Middle Chinese Hphags-pa Chinese Modern Mandarin dialects
*muk vu mu
Syllables other than *muk: e.g., *muə, *mut u ~ vu ~ wu

Is it possible that HC vu < MC *muk left no descendants? Perhaps vu-readings for 牧, 目, etc. stood out as unusual and were replaced by mu-like readings borrowed from other dialects.
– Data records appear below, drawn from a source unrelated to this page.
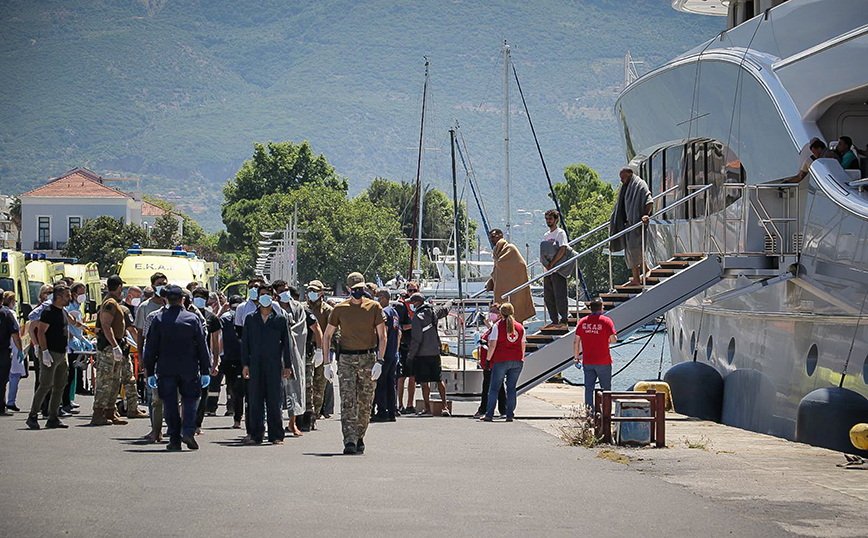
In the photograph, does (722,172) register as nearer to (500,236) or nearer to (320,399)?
(500,236)

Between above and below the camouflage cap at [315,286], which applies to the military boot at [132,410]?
below

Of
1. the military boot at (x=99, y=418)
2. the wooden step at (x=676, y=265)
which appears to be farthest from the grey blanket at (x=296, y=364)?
the wooden step at (x=676, y=265)

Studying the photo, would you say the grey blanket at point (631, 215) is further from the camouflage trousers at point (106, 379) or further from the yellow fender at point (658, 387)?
the camouflage trousers at point (106, 379)

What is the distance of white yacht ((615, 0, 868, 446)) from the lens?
644 inches

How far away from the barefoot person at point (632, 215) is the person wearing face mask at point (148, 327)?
7.59 m

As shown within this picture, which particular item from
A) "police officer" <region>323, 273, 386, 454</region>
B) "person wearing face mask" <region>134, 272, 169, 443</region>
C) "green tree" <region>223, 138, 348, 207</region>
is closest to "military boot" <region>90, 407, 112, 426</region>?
"person wearing face mask" <region>134, 272, 169, 443</region>

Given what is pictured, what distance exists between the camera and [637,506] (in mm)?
10281

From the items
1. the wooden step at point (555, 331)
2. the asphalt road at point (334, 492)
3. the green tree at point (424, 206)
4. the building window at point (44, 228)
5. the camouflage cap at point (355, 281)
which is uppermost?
the green tree at point (424, 206)

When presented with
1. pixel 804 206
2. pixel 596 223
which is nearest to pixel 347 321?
pixel 804 206

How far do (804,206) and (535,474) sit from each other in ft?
24.6

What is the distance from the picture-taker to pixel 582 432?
15.5 meters

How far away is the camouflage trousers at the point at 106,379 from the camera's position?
16.7 m

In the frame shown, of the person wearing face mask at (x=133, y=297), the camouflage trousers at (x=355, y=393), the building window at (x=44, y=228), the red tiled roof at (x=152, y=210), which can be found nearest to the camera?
the camouflage trousers at (x=355, y=393)

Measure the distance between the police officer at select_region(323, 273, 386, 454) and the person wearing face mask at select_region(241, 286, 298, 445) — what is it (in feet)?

Perhaps a more probable instance of *v- > m- in Chinese occurred in Cantonese. Sino-Vietnamese was borrowed from some early Cantonese-like language, and SV v- corresponds to Cantonese m- before certain rhyme classes: e.g.,

文 'literary': SV văn : Ct man

武 'military': SV võ : Ct mou

Maybe the SV and Cantonese initials are both later simplifications of an earlier cluster *mv- which also had a nonnasal counterpart *pf-:

Early Cantonese Middle SV Modern SV Modern Cantonese
*m- m- m- m-
*mv- v- v-
*w- w-
*pf- ph- [pʰ] ph- [f] f-

Coblin (1994) reconstructed *pf-, *pfh-, *bv-, and *mv- for northwestern Middle Chinese, a source of early loans into Tangut*.

German is the only attested language I can think of with pf-. It doesn't have mv-. Does any language today have both pf- and mv-? UPSID lists only four other languages besides German with labiodental affricates:

pf-: German, Beembe, Teke

pfh-: Beembe

bv-: Aghem, Mambila, Teke

All four are Bantoid languages.

*3.8.0:24: Gong found one example of a possible *bv- word borrowed into Tangut with b-:

*bvu >

TT4731 bɨu R2 1.2 'crawl'

A Tangut fricative initial (v- or x-) would imply a Chinese original with *v- or *f- < *bv-.